[Provided data]

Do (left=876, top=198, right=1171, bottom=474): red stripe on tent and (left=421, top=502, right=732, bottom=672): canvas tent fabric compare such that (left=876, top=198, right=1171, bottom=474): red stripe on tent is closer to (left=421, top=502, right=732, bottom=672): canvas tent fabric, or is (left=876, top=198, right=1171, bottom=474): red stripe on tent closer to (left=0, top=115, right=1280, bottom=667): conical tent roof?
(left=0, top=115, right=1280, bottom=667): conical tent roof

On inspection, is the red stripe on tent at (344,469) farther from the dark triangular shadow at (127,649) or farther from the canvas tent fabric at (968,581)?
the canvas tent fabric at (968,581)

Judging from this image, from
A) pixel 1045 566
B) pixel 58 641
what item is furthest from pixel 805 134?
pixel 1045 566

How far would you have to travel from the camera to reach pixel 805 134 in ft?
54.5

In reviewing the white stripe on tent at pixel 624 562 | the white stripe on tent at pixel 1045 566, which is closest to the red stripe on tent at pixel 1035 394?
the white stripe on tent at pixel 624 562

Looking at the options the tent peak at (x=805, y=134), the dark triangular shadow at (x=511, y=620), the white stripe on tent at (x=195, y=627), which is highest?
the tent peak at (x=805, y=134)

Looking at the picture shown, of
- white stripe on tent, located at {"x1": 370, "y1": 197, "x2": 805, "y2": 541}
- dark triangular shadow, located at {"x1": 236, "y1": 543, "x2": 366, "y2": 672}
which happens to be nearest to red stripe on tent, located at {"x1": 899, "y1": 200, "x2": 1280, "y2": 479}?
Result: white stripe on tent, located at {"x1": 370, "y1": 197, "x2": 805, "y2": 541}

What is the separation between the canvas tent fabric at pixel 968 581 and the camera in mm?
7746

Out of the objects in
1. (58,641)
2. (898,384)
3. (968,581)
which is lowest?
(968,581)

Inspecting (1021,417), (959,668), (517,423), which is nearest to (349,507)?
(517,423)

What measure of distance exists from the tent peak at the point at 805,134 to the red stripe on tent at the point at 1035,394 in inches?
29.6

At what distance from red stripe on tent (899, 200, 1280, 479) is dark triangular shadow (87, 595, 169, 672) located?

[Goal] Return exactly the lines from the line bearing "Looking at the picture shown, of" to the end of the records, inclusive of both; include no other lines.

[Task response]
Looking at the picture shown, of
- white stripe on tent, located at {"x1": 370, "y1": 197, "x2": 805, "y2": 541}
- dark triangular shadow, located at {"x1": 236, "y1": 543, "x2": 366, "y2": 672}
which happens to be nearest to red stripe on tent, located at {"x1": 899, "y1": 200, "x2": 1280, "y2": 479}?
Result: white stripe on tent, located at {"x1": 370, "y1": 197, "x2": 805, "y2": 541}

What is the separation between the canvas tent fabric at pixel 968 581 and the camera in mm?
7746

Out of the objects in
1. (58,641)
2. (898,384)
3. (968,581)
which is lowest?
(968,581)

Inspecting (1021,417), (959,668), (517,423), which is nearest to (349,507)?
(517,423)

What measure of distance exists from the tent peak at the point at 805,134 to the red stripe on tent at the point at 1035,394 in inches?
29.6

At what distance from red stripe on tent (899, 200, 1280, 479) is dark triangular shadow (87, 595, 169, 672) located?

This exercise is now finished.